> _Exercise brief_
Set out the records as a numbered list, from the first line up to and including the line that contains "21L49 18L44 17L41", with blank lines left out.

>> BEGIN

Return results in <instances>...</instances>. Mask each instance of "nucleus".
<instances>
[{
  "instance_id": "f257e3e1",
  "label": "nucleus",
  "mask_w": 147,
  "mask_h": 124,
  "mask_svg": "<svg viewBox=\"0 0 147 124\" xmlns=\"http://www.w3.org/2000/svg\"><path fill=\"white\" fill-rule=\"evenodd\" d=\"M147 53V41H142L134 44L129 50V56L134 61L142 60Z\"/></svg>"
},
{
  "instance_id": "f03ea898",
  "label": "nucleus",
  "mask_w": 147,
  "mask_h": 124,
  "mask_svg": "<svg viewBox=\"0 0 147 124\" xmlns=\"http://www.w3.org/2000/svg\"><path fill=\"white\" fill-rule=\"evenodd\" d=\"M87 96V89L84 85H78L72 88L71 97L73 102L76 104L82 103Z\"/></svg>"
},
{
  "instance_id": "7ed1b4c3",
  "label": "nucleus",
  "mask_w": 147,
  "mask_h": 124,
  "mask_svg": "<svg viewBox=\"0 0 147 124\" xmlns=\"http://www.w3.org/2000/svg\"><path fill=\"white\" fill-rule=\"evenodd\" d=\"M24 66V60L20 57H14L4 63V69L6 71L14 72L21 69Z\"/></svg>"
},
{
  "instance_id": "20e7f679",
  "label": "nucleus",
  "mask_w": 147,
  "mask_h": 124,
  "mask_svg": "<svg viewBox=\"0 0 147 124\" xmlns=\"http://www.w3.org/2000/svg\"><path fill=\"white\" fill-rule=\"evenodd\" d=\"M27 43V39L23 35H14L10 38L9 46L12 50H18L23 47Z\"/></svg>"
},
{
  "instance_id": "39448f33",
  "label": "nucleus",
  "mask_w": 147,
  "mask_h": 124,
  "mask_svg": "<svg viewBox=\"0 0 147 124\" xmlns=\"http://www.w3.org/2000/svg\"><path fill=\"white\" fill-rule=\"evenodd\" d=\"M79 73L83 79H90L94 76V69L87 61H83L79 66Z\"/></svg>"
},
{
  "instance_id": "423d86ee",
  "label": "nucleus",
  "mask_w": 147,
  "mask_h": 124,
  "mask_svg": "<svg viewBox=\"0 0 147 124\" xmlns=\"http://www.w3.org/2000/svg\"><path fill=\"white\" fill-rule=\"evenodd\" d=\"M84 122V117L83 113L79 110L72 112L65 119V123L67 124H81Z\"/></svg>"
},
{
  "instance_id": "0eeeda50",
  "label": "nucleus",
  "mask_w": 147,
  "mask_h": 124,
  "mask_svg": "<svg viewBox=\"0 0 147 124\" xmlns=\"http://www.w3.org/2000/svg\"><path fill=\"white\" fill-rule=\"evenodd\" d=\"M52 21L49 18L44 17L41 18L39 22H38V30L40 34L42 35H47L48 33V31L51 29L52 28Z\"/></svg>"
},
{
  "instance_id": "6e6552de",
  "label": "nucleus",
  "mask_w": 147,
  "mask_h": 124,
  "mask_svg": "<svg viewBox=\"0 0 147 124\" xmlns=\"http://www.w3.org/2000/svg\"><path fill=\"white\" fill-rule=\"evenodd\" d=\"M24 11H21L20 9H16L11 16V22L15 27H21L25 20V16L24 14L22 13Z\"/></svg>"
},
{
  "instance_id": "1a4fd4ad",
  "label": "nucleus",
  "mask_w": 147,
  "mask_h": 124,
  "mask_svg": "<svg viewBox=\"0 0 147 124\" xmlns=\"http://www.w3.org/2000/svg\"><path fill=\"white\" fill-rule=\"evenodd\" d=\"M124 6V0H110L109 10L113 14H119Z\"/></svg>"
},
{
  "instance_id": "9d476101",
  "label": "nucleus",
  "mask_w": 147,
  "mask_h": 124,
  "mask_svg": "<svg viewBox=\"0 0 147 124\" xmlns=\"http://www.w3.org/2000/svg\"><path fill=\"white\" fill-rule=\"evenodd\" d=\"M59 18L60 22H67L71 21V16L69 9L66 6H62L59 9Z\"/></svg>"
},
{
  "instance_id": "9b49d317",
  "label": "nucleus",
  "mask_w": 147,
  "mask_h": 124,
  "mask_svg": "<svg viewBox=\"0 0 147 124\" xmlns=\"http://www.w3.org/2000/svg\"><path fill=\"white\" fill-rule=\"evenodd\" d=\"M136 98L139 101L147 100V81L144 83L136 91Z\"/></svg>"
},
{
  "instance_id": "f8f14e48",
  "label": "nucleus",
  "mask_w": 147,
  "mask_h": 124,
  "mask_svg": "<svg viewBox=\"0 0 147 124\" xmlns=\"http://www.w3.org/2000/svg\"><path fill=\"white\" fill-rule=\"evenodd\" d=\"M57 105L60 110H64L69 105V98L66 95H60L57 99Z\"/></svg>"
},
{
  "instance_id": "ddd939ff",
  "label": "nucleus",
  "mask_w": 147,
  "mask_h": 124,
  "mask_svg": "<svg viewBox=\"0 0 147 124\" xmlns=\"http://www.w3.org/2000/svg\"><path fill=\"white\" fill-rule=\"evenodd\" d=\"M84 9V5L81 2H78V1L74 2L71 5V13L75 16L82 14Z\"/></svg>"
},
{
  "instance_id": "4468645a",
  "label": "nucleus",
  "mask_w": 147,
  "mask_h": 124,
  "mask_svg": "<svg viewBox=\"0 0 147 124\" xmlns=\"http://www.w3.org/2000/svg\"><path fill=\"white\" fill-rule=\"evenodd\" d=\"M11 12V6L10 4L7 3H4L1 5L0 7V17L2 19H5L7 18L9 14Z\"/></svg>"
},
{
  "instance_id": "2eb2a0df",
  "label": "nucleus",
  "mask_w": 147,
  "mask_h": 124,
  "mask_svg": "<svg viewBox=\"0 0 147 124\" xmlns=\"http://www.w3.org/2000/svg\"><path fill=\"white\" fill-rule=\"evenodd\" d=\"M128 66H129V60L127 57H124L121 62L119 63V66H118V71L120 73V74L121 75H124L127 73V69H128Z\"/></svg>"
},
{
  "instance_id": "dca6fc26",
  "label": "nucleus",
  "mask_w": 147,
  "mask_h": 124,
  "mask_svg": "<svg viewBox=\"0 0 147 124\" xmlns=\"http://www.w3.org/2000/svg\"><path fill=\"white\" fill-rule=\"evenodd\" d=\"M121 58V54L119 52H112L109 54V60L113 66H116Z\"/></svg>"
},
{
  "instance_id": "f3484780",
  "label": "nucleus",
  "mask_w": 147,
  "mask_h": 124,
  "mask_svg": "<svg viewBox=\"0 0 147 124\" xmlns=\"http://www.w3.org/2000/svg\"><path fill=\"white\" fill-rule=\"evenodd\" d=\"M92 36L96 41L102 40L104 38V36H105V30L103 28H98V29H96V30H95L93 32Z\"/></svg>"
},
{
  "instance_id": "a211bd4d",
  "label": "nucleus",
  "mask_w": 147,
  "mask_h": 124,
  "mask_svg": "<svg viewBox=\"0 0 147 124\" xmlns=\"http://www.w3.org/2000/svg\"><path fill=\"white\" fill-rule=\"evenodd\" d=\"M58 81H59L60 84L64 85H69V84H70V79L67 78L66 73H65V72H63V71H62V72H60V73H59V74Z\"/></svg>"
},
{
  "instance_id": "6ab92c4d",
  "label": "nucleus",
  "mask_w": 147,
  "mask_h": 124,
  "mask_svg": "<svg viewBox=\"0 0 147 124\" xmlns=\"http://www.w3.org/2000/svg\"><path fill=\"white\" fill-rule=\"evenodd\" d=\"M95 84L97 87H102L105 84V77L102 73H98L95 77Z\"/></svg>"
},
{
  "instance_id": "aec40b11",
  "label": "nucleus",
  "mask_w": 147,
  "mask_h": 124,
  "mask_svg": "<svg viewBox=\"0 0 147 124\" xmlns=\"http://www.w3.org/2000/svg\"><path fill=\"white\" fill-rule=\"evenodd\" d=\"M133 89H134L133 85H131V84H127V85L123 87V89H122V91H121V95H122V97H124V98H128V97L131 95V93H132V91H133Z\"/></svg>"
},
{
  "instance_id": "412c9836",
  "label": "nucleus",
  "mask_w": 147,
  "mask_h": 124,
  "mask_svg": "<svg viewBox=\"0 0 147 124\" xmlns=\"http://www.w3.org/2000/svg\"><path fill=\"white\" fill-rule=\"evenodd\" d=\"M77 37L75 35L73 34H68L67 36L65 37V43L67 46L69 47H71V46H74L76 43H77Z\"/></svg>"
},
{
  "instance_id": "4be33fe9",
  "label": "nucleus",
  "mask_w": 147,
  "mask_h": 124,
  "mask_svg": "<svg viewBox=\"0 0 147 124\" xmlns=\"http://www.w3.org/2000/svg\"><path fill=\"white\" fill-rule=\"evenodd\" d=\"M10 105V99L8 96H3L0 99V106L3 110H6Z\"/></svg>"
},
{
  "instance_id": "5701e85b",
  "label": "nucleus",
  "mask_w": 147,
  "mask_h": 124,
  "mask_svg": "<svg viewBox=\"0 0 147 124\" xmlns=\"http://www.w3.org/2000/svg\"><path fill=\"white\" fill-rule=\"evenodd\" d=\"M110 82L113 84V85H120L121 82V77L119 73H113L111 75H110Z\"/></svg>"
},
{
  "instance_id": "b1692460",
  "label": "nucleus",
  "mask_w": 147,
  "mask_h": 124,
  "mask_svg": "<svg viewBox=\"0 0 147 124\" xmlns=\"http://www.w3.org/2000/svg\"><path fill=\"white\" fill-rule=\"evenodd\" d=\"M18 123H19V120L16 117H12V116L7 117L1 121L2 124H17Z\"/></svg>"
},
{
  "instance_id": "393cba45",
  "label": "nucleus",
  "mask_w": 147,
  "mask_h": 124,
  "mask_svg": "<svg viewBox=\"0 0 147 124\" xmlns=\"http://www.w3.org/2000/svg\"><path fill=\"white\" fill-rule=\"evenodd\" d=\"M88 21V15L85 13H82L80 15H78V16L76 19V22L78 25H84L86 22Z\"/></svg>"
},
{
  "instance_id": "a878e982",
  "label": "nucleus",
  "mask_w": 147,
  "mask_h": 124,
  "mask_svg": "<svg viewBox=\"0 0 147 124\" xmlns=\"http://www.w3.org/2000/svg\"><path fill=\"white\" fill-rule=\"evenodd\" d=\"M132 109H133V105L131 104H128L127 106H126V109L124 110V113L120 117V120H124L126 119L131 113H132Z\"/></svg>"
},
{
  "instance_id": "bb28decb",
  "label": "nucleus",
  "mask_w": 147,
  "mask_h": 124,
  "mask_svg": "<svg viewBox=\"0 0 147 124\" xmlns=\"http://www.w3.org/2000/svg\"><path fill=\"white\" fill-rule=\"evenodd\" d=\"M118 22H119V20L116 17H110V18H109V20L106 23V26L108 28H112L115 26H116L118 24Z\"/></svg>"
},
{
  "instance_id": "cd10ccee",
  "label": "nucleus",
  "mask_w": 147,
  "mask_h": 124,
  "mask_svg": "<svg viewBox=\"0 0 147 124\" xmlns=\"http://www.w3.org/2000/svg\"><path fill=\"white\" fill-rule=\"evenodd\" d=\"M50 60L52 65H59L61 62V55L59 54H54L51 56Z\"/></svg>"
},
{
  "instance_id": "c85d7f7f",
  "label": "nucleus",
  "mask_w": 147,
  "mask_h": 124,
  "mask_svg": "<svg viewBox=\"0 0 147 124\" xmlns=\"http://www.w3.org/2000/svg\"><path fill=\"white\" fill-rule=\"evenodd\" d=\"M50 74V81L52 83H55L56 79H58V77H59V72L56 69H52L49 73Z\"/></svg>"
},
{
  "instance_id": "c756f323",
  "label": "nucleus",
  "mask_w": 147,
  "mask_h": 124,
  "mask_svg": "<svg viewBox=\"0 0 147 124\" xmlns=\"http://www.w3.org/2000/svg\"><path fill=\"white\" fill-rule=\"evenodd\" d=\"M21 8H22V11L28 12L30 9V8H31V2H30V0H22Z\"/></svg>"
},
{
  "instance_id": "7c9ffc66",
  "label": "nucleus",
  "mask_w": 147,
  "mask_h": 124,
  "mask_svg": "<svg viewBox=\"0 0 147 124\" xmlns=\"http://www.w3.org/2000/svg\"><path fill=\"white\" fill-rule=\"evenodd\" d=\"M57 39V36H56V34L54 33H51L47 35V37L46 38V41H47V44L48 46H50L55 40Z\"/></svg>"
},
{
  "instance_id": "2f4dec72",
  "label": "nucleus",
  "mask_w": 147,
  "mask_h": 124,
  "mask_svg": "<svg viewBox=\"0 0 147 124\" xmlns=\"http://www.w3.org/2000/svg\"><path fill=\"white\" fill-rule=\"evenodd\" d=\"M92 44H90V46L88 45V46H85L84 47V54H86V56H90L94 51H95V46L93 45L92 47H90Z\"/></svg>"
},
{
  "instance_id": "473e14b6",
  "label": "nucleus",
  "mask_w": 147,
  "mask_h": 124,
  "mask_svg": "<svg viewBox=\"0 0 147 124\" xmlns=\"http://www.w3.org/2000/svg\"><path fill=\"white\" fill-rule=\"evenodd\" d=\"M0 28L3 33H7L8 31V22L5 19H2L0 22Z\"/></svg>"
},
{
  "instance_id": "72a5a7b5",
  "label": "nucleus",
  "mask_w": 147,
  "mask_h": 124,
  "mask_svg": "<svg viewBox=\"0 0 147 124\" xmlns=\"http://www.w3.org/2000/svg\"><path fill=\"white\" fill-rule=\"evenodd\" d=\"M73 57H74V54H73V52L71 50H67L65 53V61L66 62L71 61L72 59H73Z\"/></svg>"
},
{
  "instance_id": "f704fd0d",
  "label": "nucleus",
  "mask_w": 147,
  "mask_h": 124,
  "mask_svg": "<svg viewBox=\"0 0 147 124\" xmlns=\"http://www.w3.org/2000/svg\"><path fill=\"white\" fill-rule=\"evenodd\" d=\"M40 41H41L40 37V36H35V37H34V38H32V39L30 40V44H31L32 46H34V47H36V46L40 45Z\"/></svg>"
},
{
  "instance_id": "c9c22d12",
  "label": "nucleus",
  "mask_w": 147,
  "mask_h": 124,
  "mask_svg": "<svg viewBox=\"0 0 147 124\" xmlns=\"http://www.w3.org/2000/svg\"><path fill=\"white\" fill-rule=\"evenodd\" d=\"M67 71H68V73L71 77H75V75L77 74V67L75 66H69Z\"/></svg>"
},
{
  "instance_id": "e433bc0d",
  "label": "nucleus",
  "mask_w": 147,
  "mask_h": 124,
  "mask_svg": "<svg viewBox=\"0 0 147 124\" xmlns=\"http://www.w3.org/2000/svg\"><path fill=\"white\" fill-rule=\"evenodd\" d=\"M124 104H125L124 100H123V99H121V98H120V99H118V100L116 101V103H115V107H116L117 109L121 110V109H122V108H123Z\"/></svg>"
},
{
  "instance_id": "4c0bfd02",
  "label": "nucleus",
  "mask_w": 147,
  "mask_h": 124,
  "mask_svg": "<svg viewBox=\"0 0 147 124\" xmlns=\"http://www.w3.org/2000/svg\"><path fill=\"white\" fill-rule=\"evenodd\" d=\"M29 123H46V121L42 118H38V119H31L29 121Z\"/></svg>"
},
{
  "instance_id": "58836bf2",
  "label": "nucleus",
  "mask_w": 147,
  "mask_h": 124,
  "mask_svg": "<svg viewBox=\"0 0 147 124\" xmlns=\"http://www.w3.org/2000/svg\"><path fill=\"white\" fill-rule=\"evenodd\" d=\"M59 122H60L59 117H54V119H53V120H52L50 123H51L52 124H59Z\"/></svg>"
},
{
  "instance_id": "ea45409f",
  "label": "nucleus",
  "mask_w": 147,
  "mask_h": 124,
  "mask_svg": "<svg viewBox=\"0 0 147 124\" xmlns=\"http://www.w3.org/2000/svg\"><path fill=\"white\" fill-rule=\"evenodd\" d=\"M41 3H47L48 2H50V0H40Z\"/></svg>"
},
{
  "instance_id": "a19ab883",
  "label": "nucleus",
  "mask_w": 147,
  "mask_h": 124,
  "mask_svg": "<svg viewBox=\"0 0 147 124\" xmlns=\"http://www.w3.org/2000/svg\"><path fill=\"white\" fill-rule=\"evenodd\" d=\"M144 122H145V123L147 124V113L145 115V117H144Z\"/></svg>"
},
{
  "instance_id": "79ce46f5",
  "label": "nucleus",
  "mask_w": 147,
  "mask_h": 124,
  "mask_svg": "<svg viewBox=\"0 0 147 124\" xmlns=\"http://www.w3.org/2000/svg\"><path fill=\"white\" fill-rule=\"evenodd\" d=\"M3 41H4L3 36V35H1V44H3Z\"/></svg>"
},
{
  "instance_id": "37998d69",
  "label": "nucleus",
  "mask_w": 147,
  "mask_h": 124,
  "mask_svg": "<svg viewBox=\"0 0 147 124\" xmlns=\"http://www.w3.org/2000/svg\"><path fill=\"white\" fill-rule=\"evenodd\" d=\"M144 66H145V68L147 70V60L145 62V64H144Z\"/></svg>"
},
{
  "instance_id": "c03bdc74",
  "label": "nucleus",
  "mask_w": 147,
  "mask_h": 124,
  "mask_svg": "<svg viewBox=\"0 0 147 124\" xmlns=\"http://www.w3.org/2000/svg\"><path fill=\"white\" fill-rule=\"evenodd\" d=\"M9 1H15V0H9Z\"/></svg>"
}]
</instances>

>> END

> _Exercise output_
1. Return results in <instances>...</instances>. Mask each instance of "nucleus".
2. <instances>
3. [{
4.   "instance_id": "f257e3e1",
5.   "label": "nucleus",
6.   "mask_w": 147,
7.   "mask_h": 124,
8.   "mask_svg": "<svg viewBox=\"0 0 147 124\" xmlns=\"http://www.w3.org/2000/svg\"><path fill=\"white\" fill-rule=\"evenodd\" d=\"M147 53V41H142L134 44L129 50V56L134 61L142 60Z\"/></svg>"
9. },
10. {
11.   "instance_id": "f03ea898",
12.   "label": "nucleus",
13.   "mask_w": 147,
14.   "mask_h": 124,
15.   "mask_svg": "<svg viewBox=\"0 0 147 124\" xmlns=\"http://www.w3.org/2000/svg\"><path fill=\"white\" fill-rule=\"evenodd\" d=\"M87 96V89L84 85H78L72 88L71 97L73 102L76 104L82 103Z\"/></svg>"
16. },
17. {
18.   "instance_id": "7ed1b4c3",
19.   "label": "nucleus",
20.   "mask_w": 147,
21.   "mask_h": 124,
22.   "mask_svg": "<svg viewBox=\"0 0 147 124\" xmlns=\"http://www.w3.org/2000/svg\"><path fill=\"white\" fill-rule=\"evenodd\" d=\"M24 66V60L20 57H14L4 63V69L6 71L14 72L21 69Z\"/></svg>"
23. },
24. {
25.   "instance_id": "20e7f679",
26.   "label": "nucleus",
27.   "mask_w": 147,
28.   "mask_h": 124,
29.   "mask_svg": "<svg viewBox=\"0 0 147 124\" xmlns=\"http://www.w3.org/2000/svg\"><path fill=\"white\" fill-rule=\"evenodd\" d=\"M27 43V39L23 35H14L10 38L9 46L12 50H18L23 47Z\"/></svg>"
30. },
31. {
32.   "instance_id": "39448f33",
33.   "label": "nucleus",
34.   "mask_w": 147,
35.   "mask_h": 124,
36.   "mask_svg": "<svg viewBox=\"0 0 147 124\" xmlns=\"http://www.w3.org/2000/svg\"><path fill=\"white\" fill-rule=\"evenodd\" d=\"M79 73L83 79H90L94 76V69L87 61H83L79 66Z\"/></svg>"
37. },
38. {
39.   "instance_id": "423d86ee",
40.   "label": "nucleus",
41.   "mask_w": 147,
42.   "mask_h": 124,
43.   "mask_svg": "<svg viewBox=\"0 0 147 124\" xmlns=\"http://www.w3.org/2000/svg\"><path fill=\"white\" fill-rule=\"evenodd\" d=\"M84 122V117L83 113L79 110L72 112L65 119V123L67 124H81Z\"/></svg>"
44. },
45. {
46.   "instance_id": "0eeeda50",
47.   "label": "nucleus",
48.   "mask_w": 147,
49.   "mask_h": 124,
50.   "mask_svg": "<svg viewBox=\"0 0 147 124\" xmlns=\"http://www.w3.org/2000/svg\"><path fill=\"white\" fill-rule=\"evenodd\" d=\"M52 21L49 18L44 17L41 18L39 22H38V30L40 34L42 35H47L48 33V31L51 29L52 28Z\"/></svg>"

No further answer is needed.